Mixed matrix membranes (MMMs) consisting of acid-treated functionalized multi-walled carbon nanotubes (MWCNTs) incorporated into polyimide (PI) polymer were fabricated for gas separation. The functional groups and dispersion properties of the MWCNTs were characterized by Fourier transform infrared spectroscopy (FTIR), transmission electron microscope (TEM) and X-ray photoelectron spectroscopy (XPS). The results showed that the functionalized MWCNTs were cut into short ropes and acid oxidation introduced oxygen containing functional groups such as hydroxyl (OH) and carboxylic acid (COOH) on the surface of MWCNTs.

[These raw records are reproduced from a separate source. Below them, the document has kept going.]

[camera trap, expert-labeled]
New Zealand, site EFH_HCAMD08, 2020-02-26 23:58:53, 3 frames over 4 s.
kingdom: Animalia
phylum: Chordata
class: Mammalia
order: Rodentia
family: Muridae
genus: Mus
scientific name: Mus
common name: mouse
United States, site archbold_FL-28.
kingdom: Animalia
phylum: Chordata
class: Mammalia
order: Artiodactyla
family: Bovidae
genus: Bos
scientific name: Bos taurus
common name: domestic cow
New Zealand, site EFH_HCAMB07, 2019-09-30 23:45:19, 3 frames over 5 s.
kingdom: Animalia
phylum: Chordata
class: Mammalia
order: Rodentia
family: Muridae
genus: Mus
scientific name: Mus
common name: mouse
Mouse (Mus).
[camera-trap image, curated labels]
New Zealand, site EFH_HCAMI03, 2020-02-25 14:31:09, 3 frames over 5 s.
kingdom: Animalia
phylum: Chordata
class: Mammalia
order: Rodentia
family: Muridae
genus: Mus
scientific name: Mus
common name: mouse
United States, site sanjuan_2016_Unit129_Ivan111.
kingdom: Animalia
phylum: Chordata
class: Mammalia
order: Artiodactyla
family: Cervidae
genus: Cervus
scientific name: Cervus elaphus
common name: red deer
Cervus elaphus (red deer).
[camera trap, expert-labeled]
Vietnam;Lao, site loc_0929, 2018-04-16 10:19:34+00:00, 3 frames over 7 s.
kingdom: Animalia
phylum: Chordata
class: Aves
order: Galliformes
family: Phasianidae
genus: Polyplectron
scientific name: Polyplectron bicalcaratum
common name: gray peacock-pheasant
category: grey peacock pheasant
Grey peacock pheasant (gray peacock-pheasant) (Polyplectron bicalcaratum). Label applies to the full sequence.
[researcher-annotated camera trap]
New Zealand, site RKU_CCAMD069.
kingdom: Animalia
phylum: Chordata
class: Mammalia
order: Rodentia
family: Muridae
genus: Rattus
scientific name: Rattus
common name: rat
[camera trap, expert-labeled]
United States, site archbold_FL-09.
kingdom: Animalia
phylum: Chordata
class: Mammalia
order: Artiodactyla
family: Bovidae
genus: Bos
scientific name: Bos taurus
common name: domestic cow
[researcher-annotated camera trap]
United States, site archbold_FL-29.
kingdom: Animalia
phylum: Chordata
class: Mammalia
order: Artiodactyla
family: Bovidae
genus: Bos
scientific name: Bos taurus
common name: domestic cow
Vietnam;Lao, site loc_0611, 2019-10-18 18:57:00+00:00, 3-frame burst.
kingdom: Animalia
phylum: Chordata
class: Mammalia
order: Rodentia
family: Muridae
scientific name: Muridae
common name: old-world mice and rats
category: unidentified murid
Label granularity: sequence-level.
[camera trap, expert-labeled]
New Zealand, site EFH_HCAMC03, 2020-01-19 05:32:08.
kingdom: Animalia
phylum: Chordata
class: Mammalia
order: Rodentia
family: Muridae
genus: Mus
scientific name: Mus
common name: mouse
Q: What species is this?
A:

Based on the assumption of strong interfacial interactions between the functionalized MWCNTs and PI matrix, the MWCNTs were first incorporated into poly(amic acid) (PAA) to form a highly dispersed solution, then the PI/MWCNTs nanocomposites were formed after in-situ chemical imidization. Scanning electron microscopy (SEM) indicated that the functionalized MWCNTs were dispersed homogenously in the PI matrix. The gas separation performance showed that the CO2 permeability coefficient increased 292% at 3 wt.% MWCNTs incorporated into the MMMs, and there was a 145% increase in the selectivity of CO2/N2 and a 144% increase in the selectivity of CO2/CH4. This result demonstrates that the carboxylic and hydroxyl groups have a strong interaction with CO2, which increases the solubility coefficient of the polar gases. The in-situ polymerization approach of fabricated MMMs improves the interfacial interaction between the dispersed nanomaterials and the polymer matrix, which can be utilized in the practical gas separation technology.